In answering the question of what contributions Malcolm X made to society, we first must ask, what society? Malcolm X, who died on the cusp of landmark civil rights legislation, lived his life in an American society that was split into two clear parts by segregation. Wholly by white design and wholly to serve white interests and prejudices, there were two worlds within one country, one Black, one white. The dominant white society oppressed and exploited Black people within its borders, using its labor but forcing it to live apart and in poverty.
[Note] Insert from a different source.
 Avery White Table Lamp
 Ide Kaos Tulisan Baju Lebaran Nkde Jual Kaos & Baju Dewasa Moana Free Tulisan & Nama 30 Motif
Malcolm X unquestionably contributed enormously to Black society, instilling it with pride in its Black heritage and offering it a vision going forward of building a robust culture and economy by turning its back on whites. He provided a compelling alternative narrative to Martin Luther King's dream of an integrated society based on non-violent resistance to white supremacy. Malcolm forcefully articulated Black doubts that such an assimilationist vision could succeed against white violence, hatred, and treachery. He built a strong platform for Black self sufficiency and autonomy, modeled Black self education and self discipline, and fearlessly justified the need for Black people to be armed and powerful. This was unquestionably threatening to white society.
Malcolm's contribution to white society is more problematic and made even more contradictory by his late life changes in attitude towards whites. Through most of his life, he held up a mirror of white violence against Black people by wholly adopting the white ethic of justifying physical force against a feared "other." He faced white people with an organized group willing to use violent tactics against white people just as they had used against Black people. He made a compelling case that the only language whites understood was the language of violence and pain. In so doing, he arguably pushed whites into the arms of King, which led to a much overdo and needed and beneficial attempt at integration and redressing wrongs.
However, Malcolm's transformative experience on pilgrimage to Mecca, where for the first time he was treated as an equal to whites, opened up the possibility that he would have been willing, had he not been killed, to be creative in engaging in beneficial forms of collaboration with white culture.